■ **Task description**: Leave out any picture and return the remaining listing below exactly as given.

Saved entries
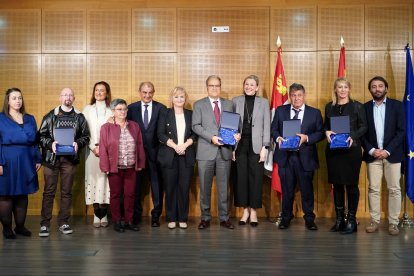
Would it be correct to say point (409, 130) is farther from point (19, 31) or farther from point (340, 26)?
point (19, 31)

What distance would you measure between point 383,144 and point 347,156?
1.36 ft

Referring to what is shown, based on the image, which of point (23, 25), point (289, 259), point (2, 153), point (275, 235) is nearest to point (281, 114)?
point (275, 235)

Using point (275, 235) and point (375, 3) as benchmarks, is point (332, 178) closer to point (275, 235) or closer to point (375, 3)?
point (275, 235)

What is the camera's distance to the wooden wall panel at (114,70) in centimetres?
645

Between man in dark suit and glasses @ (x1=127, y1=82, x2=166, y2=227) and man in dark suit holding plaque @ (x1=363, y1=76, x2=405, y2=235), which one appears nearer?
man in dark suit holding plaque @ (x1=363, y1=76, x2=405, y2=235)

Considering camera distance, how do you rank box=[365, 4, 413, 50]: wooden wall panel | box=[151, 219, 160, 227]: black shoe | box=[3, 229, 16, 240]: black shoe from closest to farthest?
box=[3, 229, 16, 240]: black shoe
box=[151, 219, 160, 227]: black shoe
box=[365, 4, 413, 50]: wooden wall panel

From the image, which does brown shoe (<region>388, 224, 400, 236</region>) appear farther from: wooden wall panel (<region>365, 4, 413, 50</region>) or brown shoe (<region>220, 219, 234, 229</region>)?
wooden wall panel (<region>365, 4, 413, 50</region>)

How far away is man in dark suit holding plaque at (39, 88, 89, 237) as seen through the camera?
197 inches

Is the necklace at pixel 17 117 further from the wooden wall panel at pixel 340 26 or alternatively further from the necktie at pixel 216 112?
the wooden wall panel at pixel 340 26

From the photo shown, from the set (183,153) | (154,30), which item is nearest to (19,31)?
(154,30)

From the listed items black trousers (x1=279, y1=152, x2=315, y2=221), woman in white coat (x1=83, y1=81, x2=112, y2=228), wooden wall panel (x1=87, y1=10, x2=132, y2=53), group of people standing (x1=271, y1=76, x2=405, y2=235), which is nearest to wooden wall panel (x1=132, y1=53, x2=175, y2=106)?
wooden wall panel (x1=87, y1=10, x2=132, y2=53)

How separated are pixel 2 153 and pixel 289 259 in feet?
9.67

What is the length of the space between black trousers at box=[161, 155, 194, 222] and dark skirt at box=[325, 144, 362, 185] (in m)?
1.58

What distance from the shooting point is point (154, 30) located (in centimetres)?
645
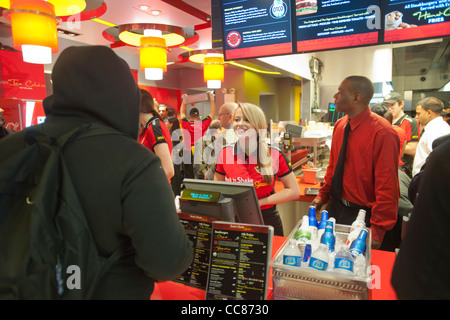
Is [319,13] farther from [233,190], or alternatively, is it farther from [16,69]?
[16,69]

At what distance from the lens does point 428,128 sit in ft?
12.8

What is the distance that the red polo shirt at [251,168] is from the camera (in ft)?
7.84

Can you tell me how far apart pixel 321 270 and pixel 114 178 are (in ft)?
2.76

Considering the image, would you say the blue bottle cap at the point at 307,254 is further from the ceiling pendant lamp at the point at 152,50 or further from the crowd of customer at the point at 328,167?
the ceiling pendant lamp at the point at 152,50

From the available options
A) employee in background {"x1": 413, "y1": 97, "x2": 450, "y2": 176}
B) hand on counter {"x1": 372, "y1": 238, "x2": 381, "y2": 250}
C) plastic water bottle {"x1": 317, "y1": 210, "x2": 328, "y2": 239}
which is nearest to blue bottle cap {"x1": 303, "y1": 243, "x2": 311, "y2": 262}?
plastic water bottle {"x1": 317, "y1": 210, "x2": 328, "y2": 239}

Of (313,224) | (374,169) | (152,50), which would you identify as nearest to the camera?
(313,224)

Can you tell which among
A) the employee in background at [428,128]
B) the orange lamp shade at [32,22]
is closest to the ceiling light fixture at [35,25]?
the orange lamp shade at [32,22]

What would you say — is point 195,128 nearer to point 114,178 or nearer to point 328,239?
point 328,239

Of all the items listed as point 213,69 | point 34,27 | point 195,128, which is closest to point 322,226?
point 34,27

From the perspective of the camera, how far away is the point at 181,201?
153 cm

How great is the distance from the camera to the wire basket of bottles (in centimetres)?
114

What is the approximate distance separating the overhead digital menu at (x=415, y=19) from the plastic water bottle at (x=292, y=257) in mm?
2026

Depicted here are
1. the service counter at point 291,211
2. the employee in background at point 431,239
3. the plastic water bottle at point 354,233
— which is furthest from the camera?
the service counter at point 291,211
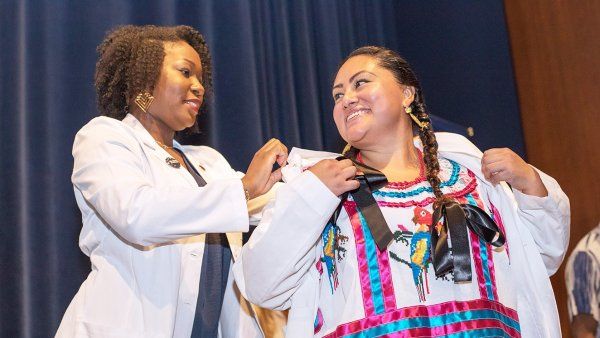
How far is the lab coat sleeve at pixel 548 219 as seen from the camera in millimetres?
2160

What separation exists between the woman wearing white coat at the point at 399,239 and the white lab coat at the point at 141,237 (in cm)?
21

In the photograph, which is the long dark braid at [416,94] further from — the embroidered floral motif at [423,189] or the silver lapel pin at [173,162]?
the silver lapel pin at [173,162]

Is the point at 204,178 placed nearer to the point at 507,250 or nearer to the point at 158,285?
the point at 158,285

■ **Written reply**:
Would it be correct to say point (409, 130) is farther from point (19, 31) or farther from point (340, 26)?
point (19, 31)

What distance would you measure between point 383,144 and point 347,156?
1.36 ft

Referring to what is shown, based on the image, which of point (23, 25), point (289, 259), point (2, 153), point (275, 235) is nearest to point (281, 114)?
point (275, 235)

Using point (275, 235) and point (375, 3) as benchmarks, is point (332, 178) closer to point (275, 235) or closer to point (375, 3)?
point (275, 235)

What is the camera's distance to the wooden wall panel at (114,70) in centimetres?
645

Between man in dark suit and glasses @ (x1=127, y1=82, x2=166, y2=227) and man in dark suit holding plaque @ (x1=363, y1=76, x2=405, y2=235), which one appears nearer?
man in dark suit holding plaque @ (x1=363, y1=76, x2=405, y2=235)

Considering camera distance, how do you rank box=[365, 4, 413, 50]: wooden wall panel | box=[151, 219, 160, 227]: black shoe | box=[3, 229, 16, 240]: black shoe from closest to farthest?
box=[3, 229, 16, 240]: black shoe
box=[151, 219, 160, 227]: black shoe
box=[365, 4, 413, 50]: wooden wall panel

From the image, which does brown shoe (<region>388, 224, 400, 236</region>) appear farther from: wooden wall panel (<region>365, 4, 413, 50</region>) or brown shoe (<region>220, 219, 234, 229</region>)?
wooden wall panel (<region>365, 4, 413, 50</region>)

How far away is man in dark suit holding plaque at (39, 88, 89, 237) as seen through the camera?
197 inches

Is the necklace at pixel 17 117 further from the wooden wall panel at pixel 340 26 or alternatively further from the necktie at pixel 216 112?
the wooden wall panel at pixel 340 26

From the photo shown, from the set (183,153) | (154,30), which item is nearest to (19,31)?
(154,30)

From the listed items black trousers (x1=279, y1=152, x2=315, y2=221), woman in white coat (x1=83, y1=81, x2=112, y2=228), wooden wall panel (x1=87, y1=10, x2=132, y2=53), group of people standing (x1=271, y1=76, x2=405, y2=235), which is nearest to wooden wall panel (x1=132, y1=53, x2=175, y2=106)?
wooden wall panel (x1=87, y1=10, x2=132, y2=53)

How separated are pixel 2 153 and pixel 289 259 in feet?
9.67

What is the length of the space between black trousers at box=[161, 155, 194, 222] and dark skirt at box=[325, 144, 362, 185] (in m)?
1.58

What distance from the shooting point is point (154, 30) located (in centimetres)?
645
Is [319,13] farther from [233,190], or alternatively, is it farther from [16,69]?
[16,69]

At what distance from the lens does point 428,128 sit in ft?
12.8

What is the distance that the red polo shirt at [251,168] is from the camera (in ft)?
7.84

Can you tell me how far apart pixel 321 270 and pixel 114 178 are (in ft)?
2.76

Considering the image, would you say the blue bottle cap at the point at 307,254 is further from the ceiling pendant lamp at the point at 152,50 or further from the crowd of customer at the point at 328,167?
the ceiling pendant lamp at the point at 152,50

From the available options
A) employee in background {"x1": 413, "y1": 97, "x2": 450, "y2": 176}
B) hand on counter {"x1": 372, "y1": 238, "x2": 381, "y2": 250}
C) plastic water bottle {"x1": 317, "y1": 210, "x2": 328, "y2": 239}
which is nearest to blue bottle cap {"x1": 303, "y1": 243, "x2": 311, "y2": 262}?
plastic water bottle {"x1": 317, "y1": 210, "x2": 328, "y2": 239}

Of (313,224) | (374,169) | (152,50), which would you identify as nearest to the camera?
(313,224)

Can you tell which among
A) the employee in background at [428,128]
B) the orange lamp shade at [32,22]
is closest to the ceiling light fixture at [35,25]?
the orange lamp shade at [32,22]

What would you say — is point 195,128 nearer to point 114,178 or nearer to point 328,239?
point 328,239

Of all the items listed as point 213,69 | point 34,27 | point 195,128, which is closest to point 322,226?
point 34,27

From the perspective of the camera, how far away is the point at 181,201?
153 cm

How great is the distance from the camera to the wire basket of bottles (in centimetres)?
114

What is the approximate distance separating the overhead digital menu at (x=415, y=19) from the plastic water bottle at (x=292, y=257) in mm?
2026

Depicted here are
1. the service counter at point 291,211
2. the employee in background at point 431,239
3. the plastic water bottle at point 354,233
— which is furthest from the camera?
the service counter at point 291,211
How far is the lab coat sleeve at pixel 548 219 as seen from the camera in millimetres?
2160

What separation exists between the woman wearing white coat at the point at 399,239 and the white lab coat at the point at 141,237 (in cm)?
21

In the photograph, which is the long dark braid at [416,94] further from — the embroidered floral motif at [423,189] or the silver lapel pin at [173,162]?
the silver lapel pin at [173,162]

Is the point at 204,178 placed nearer to the point at 507,250 or nearer to the point at 158,285?
the point at 158,285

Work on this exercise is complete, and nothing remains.